Primeira entrada em um diário sem assinatura (e também a única: o diário jamais foi continuado)

Foi o frio talvez que me deu a idéia de começar a escrever tudo o que penso, diariamente se possível. No frio, as coisas ficam sempre mais claras. Este sol a pino acompanhado pelo vento frio desta cidade eternamente aberta ao horizonte, essas formas limpas e monótonas, esta sensação de solidão que o estar encoberto de roupas sempre traz, tudo isto parece me obrigar a escrever algo para que eu possa, quem sabe, entender depois. Porque eu nunca entendi o que escrevo. Passa um dia, passa outro, não consigo entender o que cada um deles quer dizer, nem o que o conjunto de todos significa. É tudo simples ou complicado demais para compreender (porque eu acho que a mente humana acredita tanto na profundidade que não consegue entender o que é banal, porque ela não quer aceitar a banalidade).

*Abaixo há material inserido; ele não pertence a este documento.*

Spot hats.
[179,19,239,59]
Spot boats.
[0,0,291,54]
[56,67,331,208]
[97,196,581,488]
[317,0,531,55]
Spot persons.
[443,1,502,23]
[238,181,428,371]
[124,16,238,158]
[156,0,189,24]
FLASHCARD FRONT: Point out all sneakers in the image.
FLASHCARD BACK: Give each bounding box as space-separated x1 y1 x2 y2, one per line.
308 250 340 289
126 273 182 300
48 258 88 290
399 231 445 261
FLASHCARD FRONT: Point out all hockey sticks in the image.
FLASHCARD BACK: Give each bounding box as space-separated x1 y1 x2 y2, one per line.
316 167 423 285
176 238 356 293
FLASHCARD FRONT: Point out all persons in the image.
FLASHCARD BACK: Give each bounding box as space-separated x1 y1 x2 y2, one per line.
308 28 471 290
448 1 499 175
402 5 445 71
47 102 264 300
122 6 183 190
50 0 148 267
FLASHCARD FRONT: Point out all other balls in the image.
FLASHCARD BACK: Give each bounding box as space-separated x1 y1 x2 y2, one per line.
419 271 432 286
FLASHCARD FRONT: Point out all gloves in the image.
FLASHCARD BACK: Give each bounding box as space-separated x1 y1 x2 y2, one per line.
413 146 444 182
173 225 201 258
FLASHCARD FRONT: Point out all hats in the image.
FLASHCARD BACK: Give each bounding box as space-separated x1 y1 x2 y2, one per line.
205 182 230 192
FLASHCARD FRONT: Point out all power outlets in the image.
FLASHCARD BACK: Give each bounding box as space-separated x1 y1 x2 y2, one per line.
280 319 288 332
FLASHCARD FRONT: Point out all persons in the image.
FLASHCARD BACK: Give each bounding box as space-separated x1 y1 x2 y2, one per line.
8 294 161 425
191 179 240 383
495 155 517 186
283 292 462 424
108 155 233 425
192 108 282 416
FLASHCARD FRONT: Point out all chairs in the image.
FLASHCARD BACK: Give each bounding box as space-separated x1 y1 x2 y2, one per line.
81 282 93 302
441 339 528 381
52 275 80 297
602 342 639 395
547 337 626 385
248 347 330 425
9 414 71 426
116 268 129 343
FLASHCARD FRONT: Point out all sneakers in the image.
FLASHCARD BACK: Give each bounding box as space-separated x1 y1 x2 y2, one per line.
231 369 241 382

Está frio e no frio tomo café.

É preciso contar o meu dia. Bem, vamos recordar o meu dia: acordei, tomei café, pensei besteiras, andei no parque rumo ao trabalho, trabalhei (não aconteceu nada de mais, além de um comentário maldoso sobre alguns colegas, que achei desnecessário), encontrei João e Maria para tomar um vinho e comer algo, voltei para casa, assisti a um filme e agora estou escrevendo esse diário antes de desmaiar de vez na cama. Ah, essa cama já foi dividida e agora não é mais. Os filhos já cresceram, não ligam mais. Esse diário é uma receita para adiar a morte.

Este frio está me fazendo mal. E do nada me ocorre de escrever um diário? E eu sou lá Anne Frank? E estou lá à beira da morte? Eu preciso fugir do frio, é isso. Viver. Tomar decisões como nunca mais escrever.